- [Job] Turn the lines, from the first one through the line containing "14562 millimetres", both included, into a Markdown table with the columns Row and Text, numbering each row and leaving out blank lines. Leave the pictures out of the table.

** Start of Record excerpts **

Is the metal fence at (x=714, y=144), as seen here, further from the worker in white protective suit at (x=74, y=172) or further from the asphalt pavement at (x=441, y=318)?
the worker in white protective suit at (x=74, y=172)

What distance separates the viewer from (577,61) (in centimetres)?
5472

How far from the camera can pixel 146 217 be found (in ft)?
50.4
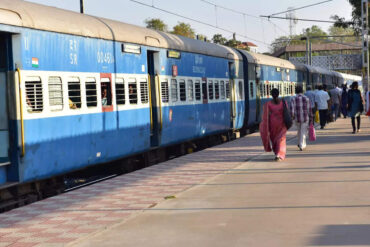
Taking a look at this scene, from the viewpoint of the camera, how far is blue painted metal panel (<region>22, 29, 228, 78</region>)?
11.1 m

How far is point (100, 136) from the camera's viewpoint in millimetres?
13609

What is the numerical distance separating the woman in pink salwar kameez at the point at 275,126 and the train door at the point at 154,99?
2595 millimetres

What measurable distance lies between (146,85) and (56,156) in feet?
16.4

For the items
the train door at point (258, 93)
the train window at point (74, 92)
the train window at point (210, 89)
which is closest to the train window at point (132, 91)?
the train window at point (74, 92)

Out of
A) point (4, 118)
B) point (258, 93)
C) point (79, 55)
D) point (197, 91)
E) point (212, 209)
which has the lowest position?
point (212, 209)

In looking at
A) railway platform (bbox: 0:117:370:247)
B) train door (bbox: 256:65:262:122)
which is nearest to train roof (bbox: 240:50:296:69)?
train door (bbox: 256:65:262:122)

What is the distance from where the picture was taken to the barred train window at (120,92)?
14562 millimetres

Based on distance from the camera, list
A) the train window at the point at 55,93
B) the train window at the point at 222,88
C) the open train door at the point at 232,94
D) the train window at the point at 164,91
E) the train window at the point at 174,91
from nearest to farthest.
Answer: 1. the train window at the point at 55,93
2. the train window at the point at 164,91
3. the train window at the point at 174,91
4. the train window at the point at 222,88
5. the open train door at the point at 232,94

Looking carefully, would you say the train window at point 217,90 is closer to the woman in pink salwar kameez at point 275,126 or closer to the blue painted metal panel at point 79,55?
the blue painted metal panel at point 79,55

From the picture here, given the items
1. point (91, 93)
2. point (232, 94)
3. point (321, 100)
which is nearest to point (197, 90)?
point (232, 94)

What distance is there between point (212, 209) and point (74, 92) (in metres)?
4.32

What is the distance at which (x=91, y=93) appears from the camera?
1330 centimetres

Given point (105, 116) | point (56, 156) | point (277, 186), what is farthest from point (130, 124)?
point (277, 186)

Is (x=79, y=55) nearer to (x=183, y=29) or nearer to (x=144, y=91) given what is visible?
(x=144, y=91)
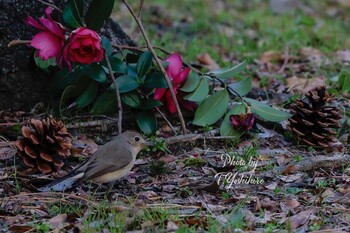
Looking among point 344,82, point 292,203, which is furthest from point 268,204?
point 344,82

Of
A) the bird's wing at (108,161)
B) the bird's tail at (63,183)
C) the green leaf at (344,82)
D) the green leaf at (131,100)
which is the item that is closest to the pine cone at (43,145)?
the bird's tail at (63,183)

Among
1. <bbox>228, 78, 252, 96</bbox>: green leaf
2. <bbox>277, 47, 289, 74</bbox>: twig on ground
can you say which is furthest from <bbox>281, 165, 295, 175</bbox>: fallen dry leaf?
<bbox>277, 47, 289, 74</bbox>: twig on ground

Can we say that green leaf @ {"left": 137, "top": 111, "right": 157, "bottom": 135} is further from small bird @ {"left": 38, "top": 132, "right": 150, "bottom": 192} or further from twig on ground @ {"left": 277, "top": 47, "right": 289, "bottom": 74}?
twig on ground @ {"left": 277, "top": 47, "right": 289, "bottom": 74}

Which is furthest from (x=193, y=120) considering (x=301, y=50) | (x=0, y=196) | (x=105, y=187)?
(x=301, y=50)

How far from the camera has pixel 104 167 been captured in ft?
12.2

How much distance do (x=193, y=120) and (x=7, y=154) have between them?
1.11 metres

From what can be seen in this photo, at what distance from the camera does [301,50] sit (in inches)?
263

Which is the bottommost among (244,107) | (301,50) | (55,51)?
(301,50)

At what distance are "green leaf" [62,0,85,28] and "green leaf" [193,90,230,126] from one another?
890mm

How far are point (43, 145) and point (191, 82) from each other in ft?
3.37

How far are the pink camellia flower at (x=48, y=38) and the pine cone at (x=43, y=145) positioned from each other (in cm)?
38

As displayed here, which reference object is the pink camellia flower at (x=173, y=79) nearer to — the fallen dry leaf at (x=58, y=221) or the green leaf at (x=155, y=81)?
the green leaf at (x=155, y=81)

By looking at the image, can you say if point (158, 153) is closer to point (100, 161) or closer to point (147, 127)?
point (147, 127)

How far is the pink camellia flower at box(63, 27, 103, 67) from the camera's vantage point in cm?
396
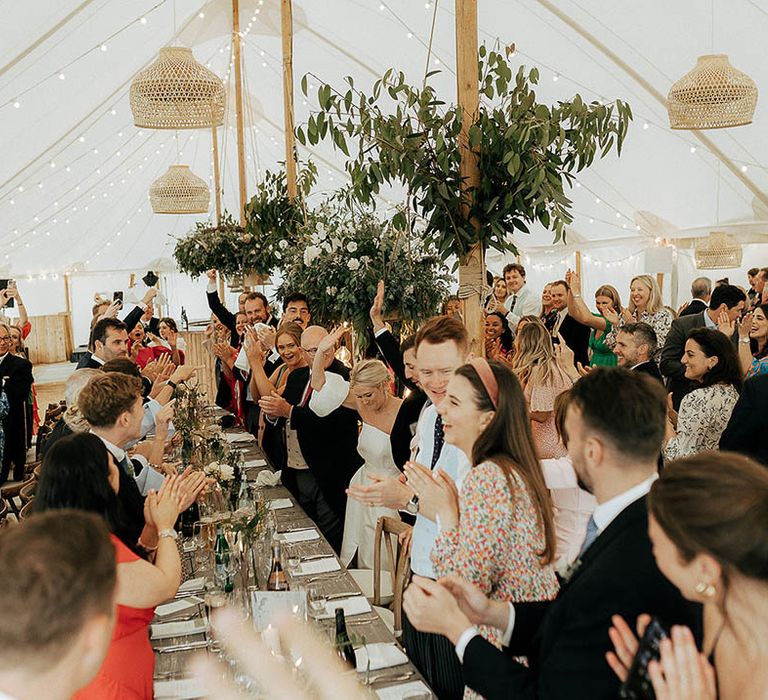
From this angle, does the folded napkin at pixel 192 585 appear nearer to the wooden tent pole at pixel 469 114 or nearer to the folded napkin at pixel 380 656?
the folded napkin at pixel 380 656

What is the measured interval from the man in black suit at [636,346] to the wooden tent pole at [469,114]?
155 centimetres

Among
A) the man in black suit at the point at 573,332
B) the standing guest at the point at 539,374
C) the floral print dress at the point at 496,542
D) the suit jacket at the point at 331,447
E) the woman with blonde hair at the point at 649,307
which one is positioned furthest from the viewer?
the man in black suit at the point at 573,332

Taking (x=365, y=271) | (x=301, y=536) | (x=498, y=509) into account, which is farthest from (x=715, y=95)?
(x=498, y=509)

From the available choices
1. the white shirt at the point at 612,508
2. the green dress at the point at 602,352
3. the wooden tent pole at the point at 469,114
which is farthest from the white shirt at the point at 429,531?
the green dress at the point at 602,352

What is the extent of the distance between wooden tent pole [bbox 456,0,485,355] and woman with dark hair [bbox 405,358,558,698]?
1.42 m

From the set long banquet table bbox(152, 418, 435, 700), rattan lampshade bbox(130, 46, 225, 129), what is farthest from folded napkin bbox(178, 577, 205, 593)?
rattan lampshade bbox(130, 46, 225, 129)

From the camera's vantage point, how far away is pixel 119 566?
222cm

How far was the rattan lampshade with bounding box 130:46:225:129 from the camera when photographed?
582 cm

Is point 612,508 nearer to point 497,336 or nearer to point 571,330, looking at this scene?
point 497,336

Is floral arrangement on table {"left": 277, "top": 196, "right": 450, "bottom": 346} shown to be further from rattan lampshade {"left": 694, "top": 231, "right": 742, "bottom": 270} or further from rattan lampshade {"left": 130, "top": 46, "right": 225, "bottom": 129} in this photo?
rattan lampshade {"left": 694, "top": 231, "right": 742, "bottom": 270}

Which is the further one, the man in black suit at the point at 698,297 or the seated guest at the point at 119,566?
the man in black suit at the point at 698,297

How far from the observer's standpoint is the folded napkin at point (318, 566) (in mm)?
3238

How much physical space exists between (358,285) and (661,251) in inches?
217

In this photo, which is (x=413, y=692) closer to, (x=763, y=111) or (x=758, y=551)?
(x=758, y=551)
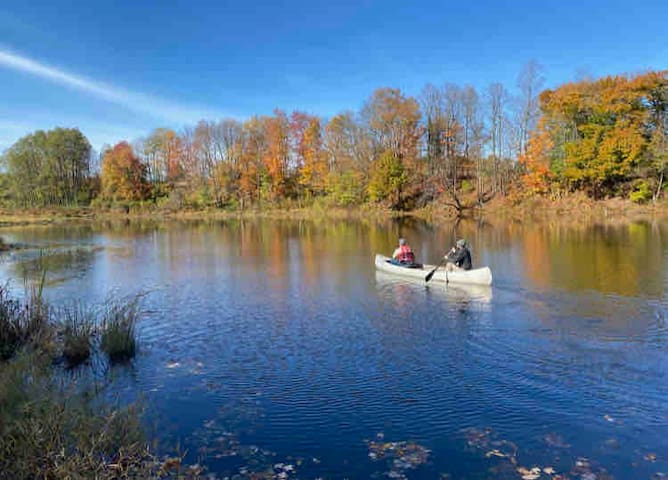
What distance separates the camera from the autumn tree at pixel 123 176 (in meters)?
79.8

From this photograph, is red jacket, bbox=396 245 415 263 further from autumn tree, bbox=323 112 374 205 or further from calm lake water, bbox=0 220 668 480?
autumn tree, bbox=323 112 374 205

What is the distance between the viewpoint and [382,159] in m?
59.7

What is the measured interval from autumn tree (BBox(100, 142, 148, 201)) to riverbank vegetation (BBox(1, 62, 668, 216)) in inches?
7.5

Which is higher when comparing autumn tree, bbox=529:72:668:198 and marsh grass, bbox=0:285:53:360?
autumn tree, bbox=529:72:668:198

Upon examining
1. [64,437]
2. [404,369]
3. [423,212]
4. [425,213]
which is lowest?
[404,369]

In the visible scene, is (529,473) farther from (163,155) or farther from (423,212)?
(163,155)

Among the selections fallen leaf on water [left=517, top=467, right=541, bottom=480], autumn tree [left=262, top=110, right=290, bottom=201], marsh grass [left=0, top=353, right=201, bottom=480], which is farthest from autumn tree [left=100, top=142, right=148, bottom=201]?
fallen leaf on water [left=517, top=467, right=541, bottom=480]

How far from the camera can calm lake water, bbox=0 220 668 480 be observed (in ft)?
22.6

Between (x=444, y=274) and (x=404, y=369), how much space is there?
9.23m

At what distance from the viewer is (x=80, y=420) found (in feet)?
20.0

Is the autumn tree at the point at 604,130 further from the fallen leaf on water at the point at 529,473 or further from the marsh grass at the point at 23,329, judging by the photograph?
the marsh grass at the point at 23,329

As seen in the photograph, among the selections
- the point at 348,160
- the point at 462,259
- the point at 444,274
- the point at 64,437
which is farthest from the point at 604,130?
the point at 64,437

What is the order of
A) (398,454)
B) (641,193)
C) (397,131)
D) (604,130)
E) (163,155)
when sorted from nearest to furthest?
(398,454), (641,193), (604,130), (397,131), (163,155)

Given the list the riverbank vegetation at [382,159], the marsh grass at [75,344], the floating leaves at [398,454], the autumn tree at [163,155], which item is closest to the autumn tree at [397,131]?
the riverbank vegetation at [382,159]
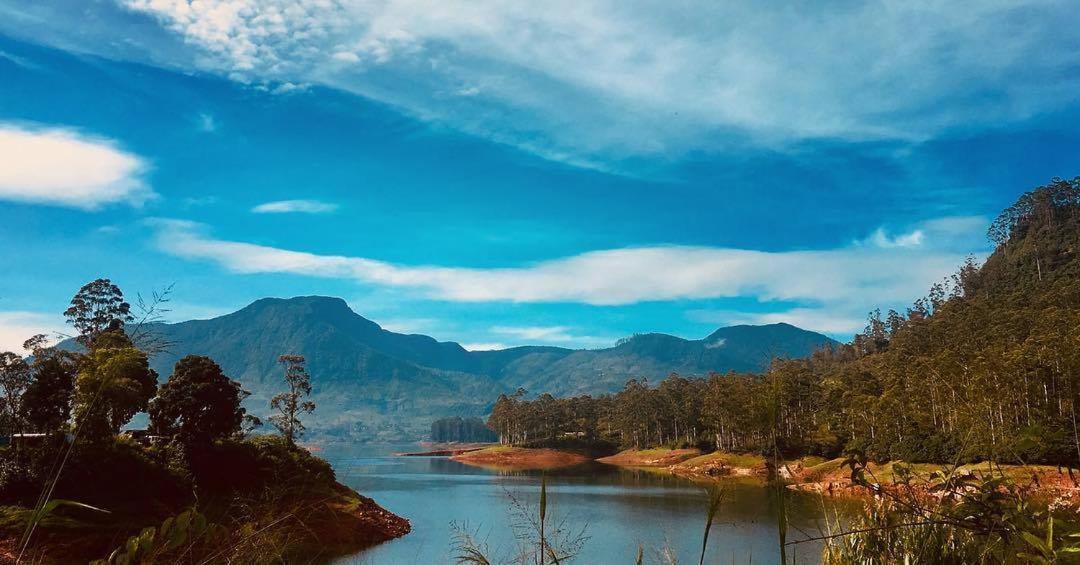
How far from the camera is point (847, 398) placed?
70750 mm

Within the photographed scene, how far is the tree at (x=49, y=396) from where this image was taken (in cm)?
2553

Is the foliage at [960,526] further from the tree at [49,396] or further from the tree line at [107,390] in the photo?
the tree at [49,396]

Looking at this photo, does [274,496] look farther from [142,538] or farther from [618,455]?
[618,455]

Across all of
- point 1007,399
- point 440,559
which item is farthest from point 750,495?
point 440,559

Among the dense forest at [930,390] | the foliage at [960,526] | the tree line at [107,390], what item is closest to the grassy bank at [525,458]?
the dense forest at [930,390]

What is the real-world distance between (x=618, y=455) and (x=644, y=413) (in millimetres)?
8375

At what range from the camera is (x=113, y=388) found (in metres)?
27.5

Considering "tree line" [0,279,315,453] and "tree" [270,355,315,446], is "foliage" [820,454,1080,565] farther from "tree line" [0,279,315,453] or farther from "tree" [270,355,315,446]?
"tree" [270,355,315,446]

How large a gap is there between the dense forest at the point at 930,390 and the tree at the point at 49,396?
24860 millimetres

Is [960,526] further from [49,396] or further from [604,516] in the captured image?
[604,516]

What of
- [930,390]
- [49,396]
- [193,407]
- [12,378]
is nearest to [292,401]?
[193,407]

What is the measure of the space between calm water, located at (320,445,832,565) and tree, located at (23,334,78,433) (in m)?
10.5

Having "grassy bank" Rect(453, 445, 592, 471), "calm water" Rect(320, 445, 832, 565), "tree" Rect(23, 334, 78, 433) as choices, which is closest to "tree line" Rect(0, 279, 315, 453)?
"tree" Rect(23, 334, 78, 433)

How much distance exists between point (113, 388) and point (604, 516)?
84.6 feet
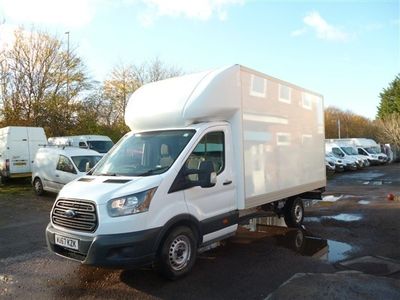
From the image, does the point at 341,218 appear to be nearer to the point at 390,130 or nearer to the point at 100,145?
the point at 100,145

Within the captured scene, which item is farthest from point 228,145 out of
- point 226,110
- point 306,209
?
point 306,209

** End of Record excerpts **

- [Answer for the task]
| Row | Text |
|---|---|
| 1 | Is the metal fence at (x=714, y=144), as seen here, further from the worker in white protective suit at (x=74, y=172) or further from the asphalt pavement at (x=441, y=318)? |
| 2 | the worker in white protective suit at (x=74, y=172) |
| 3 | What distance separates the viewer from (577,61) (in centimetres)? |
| 4 | 5472 |
| 5 | How far from the camera can pixel 146 217 be found (in ft)? |
| 6 | 50.4 |
| 7 | Taking a look at this scene, from the viewpoint of the camera, how far is blue painted metal panel (<region>22, 29, 228, 78</region>)? |
| 8 | 11.1 m |
| 9 | How far is point (100, 136) from the camera's viewpoint in millimetres? |
| 10 | 13609 |
| 11 | What is the numerical distance separating the woman in pink salwar kameez at the point at 275,126 and the train door at the point at 154,99? |
| 12 | 2595 millimetres |
| 13 | What measurable distance lies between (146,85) and (56,156) in feet? |
| 14 | 16.4 |
| 15 | For the items |
| 16 | the train door at point (258, 93) |
| 17 | the train window at point (74, 92) |
| 18 | the train window at point (210, 89) |
| 19 | which is closest to the train window at point (132, 91)? |
| 20 | the train window at point (74, 92) |
| 21 | Out of |
| 22 | A) point (4, 118) |
| 23 | B) point (258, 93) |
| 24 | C) point (79, 55) |
| 25 | D) point (197, 91) |
| 26 | E) point (212, 209) |
| 27 | which has the lowest position? |
| 28 | point (212, 209) |
| 29 | In looking at |
| 30 | A) railway platform (bbox: 0:117:370:247) |
| 31 | B) train door (bbox: 256:65:262:122) |
| 32 | which is nearest to train roof (bbox: 240:50:296:69)? |
| 33 | train door (bbox: 256:65:262:122) |
| 34 | What is the distance from where the picture was taken to the barred train window at (120,92)? |
| 35 | 14562 millimetres |